The question lingered for nearly the entire set: When would Baauer drop "Harlem Shake," his syrupy instrumental dance track that spawned a viral craze?
Would he do it early to get it out of the way, as Gotye did when he played "Somebody That I Used to Know" this time last year? Would he pull an MGMT, which memorably ignored its anthem "Time to Pretend" in 2008? Baauer's ubiquitous jam had to come -- didn't it?

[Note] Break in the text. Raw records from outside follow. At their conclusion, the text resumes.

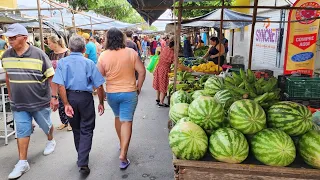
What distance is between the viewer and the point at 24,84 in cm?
371

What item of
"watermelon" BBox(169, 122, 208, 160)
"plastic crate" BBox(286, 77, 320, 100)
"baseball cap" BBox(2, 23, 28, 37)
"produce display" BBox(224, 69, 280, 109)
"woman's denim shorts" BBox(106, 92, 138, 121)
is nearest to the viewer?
"watermelon" BBox(169, 122, 208, 160)

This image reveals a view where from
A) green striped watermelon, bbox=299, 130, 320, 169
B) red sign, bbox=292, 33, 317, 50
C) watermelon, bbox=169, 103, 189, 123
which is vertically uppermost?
red sign, bbox=292, 33, 317, 50

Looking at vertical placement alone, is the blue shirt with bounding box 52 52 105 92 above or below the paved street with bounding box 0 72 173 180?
above

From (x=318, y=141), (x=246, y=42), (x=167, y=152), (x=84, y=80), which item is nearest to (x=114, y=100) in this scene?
(x=84, y=80)

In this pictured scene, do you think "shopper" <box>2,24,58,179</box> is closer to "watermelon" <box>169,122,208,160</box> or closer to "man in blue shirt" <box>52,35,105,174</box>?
"man in blue shirt" <box>52,35,105,174</box>

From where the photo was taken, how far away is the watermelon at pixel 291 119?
5.98 ft

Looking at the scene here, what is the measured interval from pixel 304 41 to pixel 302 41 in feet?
0.14

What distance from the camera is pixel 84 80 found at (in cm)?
361

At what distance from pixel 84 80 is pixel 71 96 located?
0.29 meters

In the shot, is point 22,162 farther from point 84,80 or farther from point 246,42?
point 246,42

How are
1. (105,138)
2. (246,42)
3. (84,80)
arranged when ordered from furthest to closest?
(246,42) < (105,138) < (84,80)

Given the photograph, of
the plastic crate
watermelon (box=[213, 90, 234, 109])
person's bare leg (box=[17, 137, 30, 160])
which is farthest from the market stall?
the plastic crate

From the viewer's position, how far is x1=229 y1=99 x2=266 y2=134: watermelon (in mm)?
1795

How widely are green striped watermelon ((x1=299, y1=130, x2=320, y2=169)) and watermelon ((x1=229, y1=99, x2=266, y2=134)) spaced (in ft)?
0.91
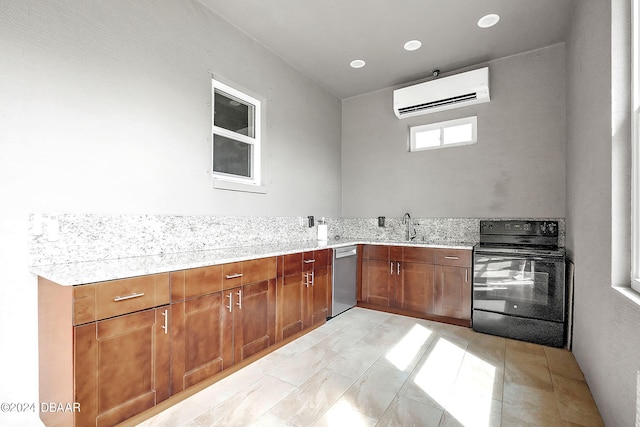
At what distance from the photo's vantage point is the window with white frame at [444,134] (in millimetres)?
3992

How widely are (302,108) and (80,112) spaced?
8.66ft

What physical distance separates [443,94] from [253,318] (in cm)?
345

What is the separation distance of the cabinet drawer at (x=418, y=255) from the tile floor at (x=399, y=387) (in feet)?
2.91

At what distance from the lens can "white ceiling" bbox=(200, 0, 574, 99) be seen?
111 inches

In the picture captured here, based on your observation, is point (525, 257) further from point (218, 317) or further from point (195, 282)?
point (195, 282)

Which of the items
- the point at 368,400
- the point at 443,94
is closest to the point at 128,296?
the point at 368,400

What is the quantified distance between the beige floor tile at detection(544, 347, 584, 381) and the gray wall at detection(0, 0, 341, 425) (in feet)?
9.86

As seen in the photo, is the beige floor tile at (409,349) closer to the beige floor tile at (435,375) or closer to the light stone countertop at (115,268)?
the beige floor tile at (435,375)

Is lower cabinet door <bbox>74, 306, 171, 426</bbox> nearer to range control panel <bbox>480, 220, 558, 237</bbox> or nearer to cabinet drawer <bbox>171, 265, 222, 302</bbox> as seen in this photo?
cabinet drawer <bbox>171, 265, 222, 302</bbox>

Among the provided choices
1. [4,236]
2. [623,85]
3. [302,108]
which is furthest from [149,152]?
[623,85]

For 55 intense minutes the New York producer teased the audience, working to deliver proof that he's not a one-hit wonder, but a production force working to bring the hot subgenre of trap rap to the masses. He did it with lots of bass, some choice samples -- Chief Keef, Outkast ("Bombs over Baghdad"), Jay-Z and Lil Wayne, and the crowd lapped up each quote. All the while he tried to keep his baseball cap on, but his heave-ho rhythms propelled his noggin like a metalhead working a riff, and the hat came off. He wiped his head with a towel, covered his face with it and banged some more.
And then the beat stopped, and Baauer vanished. He didn't even say goodbye as the crowd, a little stumped, started mumbling. Then a chant sprouted -- "Harlem Shake! Harlem Shake!" -- as various inflatable creatures started bouncing among the dancers. Two painted pigeon signs were particularly giddy.